>> Begin RECORDS SHOWN

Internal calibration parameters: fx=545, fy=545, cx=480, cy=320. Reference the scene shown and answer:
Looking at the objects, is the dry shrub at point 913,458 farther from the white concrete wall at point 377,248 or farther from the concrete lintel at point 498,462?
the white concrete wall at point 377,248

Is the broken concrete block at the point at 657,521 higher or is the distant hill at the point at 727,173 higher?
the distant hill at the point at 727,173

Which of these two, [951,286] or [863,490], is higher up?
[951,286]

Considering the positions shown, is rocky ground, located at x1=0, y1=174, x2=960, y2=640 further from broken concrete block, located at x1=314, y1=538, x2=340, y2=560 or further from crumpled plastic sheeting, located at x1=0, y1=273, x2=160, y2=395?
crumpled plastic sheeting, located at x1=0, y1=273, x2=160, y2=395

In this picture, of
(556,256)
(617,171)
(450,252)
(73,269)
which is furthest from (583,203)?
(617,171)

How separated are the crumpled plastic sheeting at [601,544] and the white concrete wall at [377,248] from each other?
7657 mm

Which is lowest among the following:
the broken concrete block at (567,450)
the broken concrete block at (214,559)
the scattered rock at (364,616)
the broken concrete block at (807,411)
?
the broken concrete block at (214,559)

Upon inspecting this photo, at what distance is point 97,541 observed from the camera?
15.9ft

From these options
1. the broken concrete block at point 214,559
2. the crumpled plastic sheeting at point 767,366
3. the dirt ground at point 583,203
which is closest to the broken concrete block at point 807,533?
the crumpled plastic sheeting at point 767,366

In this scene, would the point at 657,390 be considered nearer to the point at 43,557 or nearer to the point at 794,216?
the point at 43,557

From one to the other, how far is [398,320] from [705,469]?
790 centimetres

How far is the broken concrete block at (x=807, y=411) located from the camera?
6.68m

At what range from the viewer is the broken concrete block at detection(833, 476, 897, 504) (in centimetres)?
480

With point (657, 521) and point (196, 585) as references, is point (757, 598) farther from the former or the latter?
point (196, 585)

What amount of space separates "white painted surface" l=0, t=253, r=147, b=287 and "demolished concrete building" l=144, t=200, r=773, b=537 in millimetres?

>> End RECORDS SHOWN

(YOUR GOAL)
Quote all of the rows above, character for character.

(RESULT OF THIS TASK)
Internal calibration parameters: fx=545, fy=545, cx=480, cy=320. Reference the scene shown and answer:
Looking at the objects, is the dry shrub at point 913,458 farther from the white concrete wall at point 377,248 or farther from the concrete lintel at point 498,462?
the white concrete wall at point 377,248

Is the broken concrete block at the point at 657,521 higher or is the distant hill at the point at 727,173 higher?
the distant hill at the point at 727,173

Which of these two, [951,286] or [863,490], is higher up?
[951,286]

Considering the positions shown, is rocky ground, located at x1=0, y1=174, x2=960, y2=640 further from broken concrete block, located at x1=314, y1=538, x2=340, y2=560 or further from crumpled plastic sheeting, located at x1=0, y1=273, x2=160, y2=395?
crumpled plastic sheeting, located at x1=0, y1=273, x2=160, y2=395

In this picture, of
(556,256)
(617,171)
(450,252)
(73,269)
which is furthest from (583,203)?
(617,171)

How separated are the crumpled plastic sheeting at [601,544] and the white concrete wall at [377,248] from each other?
7657 mm

Which is lowest among the following:
the broken concrete block at (567,450)
the broken concrete block at (214,559)
the scattered rock at (364,616)
the broken concrete block at (807,411)
?
the broken concrete block at (214,559)

Upon inspecting this photo, at what distance is point 97,541 observed from the camera?
15.9ft

From these options
1. the broken concrete block at point 214,559
2. the crumpled plastic sheeting at point 767,366
3. the dirt ground at point 583,203
which is closest to the broken concrete block at point 807,533?
the crumpled plastic sheeting at point 767,366

In this scene, would the point at 657,390 be considered nearer to the point at 43,557 or nearer to the point at 794,216?
the point at 43,557

From one to the other, how far is [398,320] from [705,469]?
790 centimetres

How far is the broken concrete block at (x=807, y=411) located from the camera?
6.68m

At what range from the viewer is the broken concrete block at detection(833, 476, 897, 504) (in centimetres)?
480

With point (657, 521) and point (196, 585) as references, is point (757, 598) farther from the former or the latter?
point (196, 585)

What amount of space separates "white painted surface" l=0, t=253, r=147, b=287 and "demolished concrete building" l=144, t=200, r=773, b=537 in millimetres?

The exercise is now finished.